Premature Optimization is a Prerequisite for Success

Distribution of GPS accuracy

The power of accurate observation is commonly called cynicism by those who have not got it.

George Bernard Shaw.

When we are measuring something, we expect the errors to be normally distributed. Because we expect the causes of the errors to be independent, and to have additive effect on the measurement.

When we are measuring the 2 coordinates of the position, we may naively assume that we are determining the latitude independently from the longitude, and expect a normal distribution for each coordinate. The resulting distribution of the distance from the true position would be the distribution of $r=\sqrt{x^2+y^2}$ where x and y are normal. This is called a “2D-normal” or “circular gaussian”. Here’s the shape of this distribution (mean=0, sd=1 for each coordinate):

It is instructive to see that most measurements fall around 1 standard deviation (per coordinate) away from the true position.

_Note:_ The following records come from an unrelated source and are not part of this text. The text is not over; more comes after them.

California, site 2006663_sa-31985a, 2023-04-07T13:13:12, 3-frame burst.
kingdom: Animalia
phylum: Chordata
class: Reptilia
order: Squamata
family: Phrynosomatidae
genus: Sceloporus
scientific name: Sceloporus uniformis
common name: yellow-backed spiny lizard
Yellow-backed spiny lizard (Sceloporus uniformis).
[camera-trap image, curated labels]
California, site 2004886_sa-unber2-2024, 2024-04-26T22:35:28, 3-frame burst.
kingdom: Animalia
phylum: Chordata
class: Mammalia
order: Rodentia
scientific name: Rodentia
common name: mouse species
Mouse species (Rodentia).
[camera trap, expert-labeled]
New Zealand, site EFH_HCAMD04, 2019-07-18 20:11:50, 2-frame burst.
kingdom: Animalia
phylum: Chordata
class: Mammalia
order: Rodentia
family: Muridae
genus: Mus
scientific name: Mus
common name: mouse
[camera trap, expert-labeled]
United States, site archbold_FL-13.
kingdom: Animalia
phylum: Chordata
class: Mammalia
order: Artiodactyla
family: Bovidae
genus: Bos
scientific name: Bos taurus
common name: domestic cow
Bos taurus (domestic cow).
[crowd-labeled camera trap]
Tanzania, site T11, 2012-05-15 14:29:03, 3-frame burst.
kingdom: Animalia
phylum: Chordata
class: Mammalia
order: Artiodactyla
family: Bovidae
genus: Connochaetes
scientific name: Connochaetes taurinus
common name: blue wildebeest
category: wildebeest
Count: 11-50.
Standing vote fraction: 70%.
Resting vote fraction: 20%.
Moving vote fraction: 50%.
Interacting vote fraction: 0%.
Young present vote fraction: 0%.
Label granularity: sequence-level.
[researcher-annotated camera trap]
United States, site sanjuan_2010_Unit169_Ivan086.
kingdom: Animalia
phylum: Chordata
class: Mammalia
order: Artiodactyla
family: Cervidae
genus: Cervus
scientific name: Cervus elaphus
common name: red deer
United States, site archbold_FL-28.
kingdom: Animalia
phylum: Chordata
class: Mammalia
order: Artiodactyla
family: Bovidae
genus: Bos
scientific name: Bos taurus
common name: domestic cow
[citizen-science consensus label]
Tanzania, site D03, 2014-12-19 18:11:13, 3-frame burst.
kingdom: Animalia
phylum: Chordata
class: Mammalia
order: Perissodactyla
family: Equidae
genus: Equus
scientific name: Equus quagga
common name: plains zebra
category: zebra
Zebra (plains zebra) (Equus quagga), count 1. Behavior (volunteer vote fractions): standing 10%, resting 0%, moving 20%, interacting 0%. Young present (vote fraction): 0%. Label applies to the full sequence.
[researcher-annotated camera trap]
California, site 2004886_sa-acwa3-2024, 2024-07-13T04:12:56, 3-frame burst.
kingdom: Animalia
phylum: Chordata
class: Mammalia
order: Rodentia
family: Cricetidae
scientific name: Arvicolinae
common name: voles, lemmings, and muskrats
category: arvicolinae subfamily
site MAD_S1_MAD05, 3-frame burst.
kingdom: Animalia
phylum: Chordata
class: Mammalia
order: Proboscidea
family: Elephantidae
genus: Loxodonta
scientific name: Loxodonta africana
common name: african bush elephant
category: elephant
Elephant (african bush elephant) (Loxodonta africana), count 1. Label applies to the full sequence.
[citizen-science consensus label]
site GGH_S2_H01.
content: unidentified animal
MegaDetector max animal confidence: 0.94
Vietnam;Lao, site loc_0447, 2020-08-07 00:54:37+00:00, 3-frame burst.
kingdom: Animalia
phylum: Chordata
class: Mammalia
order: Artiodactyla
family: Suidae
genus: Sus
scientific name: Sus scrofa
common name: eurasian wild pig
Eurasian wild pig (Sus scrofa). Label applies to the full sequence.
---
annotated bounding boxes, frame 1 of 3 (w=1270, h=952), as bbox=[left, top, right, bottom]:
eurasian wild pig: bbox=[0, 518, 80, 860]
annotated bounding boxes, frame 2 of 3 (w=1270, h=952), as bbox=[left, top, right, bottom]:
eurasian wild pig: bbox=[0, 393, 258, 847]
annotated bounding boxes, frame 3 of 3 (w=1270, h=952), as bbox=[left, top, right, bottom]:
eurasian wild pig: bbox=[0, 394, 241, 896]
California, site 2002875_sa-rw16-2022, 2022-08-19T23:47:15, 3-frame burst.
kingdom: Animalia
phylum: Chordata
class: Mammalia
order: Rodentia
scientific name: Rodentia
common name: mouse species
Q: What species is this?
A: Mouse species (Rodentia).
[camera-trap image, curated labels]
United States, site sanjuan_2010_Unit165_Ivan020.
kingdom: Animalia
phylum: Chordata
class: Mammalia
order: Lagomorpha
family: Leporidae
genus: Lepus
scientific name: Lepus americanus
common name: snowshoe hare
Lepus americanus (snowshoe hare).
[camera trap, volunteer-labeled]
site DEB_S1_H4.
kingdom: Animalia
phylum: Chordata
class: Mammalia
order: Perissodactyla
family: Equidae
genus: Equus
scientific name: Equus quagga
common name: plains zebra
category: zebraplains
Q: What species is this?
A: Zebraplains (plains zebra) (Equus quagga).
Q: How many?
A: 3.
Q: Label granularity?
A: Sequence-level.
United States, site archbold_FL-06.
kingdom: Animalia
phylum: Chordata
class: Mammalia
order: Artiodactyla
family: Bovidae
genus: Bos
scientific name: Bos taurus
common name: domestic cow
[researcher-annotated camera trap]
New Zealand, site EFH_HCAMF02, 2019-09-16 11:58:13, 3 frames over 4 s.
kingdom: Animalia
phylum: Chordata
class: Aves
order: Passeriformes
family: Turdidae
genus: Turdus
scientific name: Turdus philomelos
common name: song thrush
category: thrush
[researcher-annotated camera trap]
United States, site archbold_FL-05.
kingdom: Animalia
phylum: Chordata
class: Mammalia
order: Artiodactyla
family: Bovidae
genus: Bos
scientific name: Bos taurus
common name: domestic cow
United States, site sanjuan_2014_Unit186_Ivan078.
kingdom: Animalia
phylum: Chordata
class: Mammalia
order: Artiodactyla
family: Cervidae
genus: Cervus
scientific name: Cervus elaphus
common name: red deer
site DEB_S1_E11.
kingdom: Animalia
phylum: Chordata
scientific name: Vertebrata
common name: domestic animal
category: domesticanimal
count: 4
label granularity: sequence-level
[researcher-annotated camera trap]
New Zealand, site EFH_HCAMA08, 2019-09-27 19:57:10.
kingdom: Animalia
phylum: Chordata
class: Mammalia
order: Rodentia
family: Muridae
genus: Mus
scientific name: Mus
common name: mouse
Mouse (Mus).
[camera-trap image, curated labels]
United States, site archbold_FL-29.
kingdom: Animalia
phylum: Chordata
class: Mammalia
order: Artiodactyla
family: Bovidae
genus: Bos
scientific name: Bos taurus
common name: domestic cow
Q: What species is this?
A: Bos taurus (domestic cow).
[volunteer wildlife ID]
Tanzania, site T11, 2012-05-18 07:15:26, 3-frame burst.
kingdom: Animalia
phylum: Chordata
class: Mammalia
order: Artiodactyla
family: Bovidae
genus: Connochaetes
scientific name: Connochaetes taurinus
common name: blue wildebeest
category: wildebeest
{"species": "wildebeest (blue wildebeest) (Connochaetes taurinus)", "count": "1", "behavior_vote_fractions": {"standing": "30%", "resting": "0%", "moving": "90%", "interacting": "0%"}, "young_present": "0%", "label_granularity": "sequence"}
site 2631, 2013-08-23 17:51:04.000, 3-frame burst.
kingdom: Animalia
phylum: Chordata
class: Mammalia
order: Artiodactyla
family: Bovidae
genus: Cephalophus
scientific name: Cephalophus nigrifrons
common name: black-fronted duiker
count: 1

Even though the assumption that the coordinates are determined independently is naïve, this distribution is actually observed experimentally: http://users.erols.com/dlwilson/gpsacc.htm

Now, what about the “accuracy” value that your GPS receiver reports? It cannot know your true position, so it can only report an estimated error. How is it estimated? It uses the Dilution Of Precision (DOP) as the main component of accuracy. If you read the definition of DOP you’ll see that it’s in fact the volume of a 3D body. If we assume (naively ) that the linear dimensions of that body are normally distributed, we should expect the DOP distribution to be log-normal. We expect the log-normal distribution to arise whenever the causes have multiplicative effect on the outcome. Here’s the shape of the log-normal distribution:

And here is the actual distribution of GPS accuracy reported by cellphone GPS receivers (20,000 observations):

Does this look closer to the 2D-gauss or to the log-normal?

There is a simple tool for comparing distributions that is called a Q-Q plot (quantile-quantile plot). Let’s see how the QQ plots look…

The 2D-gauss is not a good fit…

And the log-normal is much-much better!

So the GPS accuracy reported by the cell phone receiver is distributed close to log-normally. Basically, in most cases, the accuracy value is the dilution of precision multiplied by a constant (the estimated range accuracy for the receiver, typically 6 meters or so).

Disclaimer: this analysis is very inaccurate. The measurements in my sample include ones when the GPS was forced to yield a fix when it wasn’t done acquiring satellites. That resulted in outliers with very low accuracy values.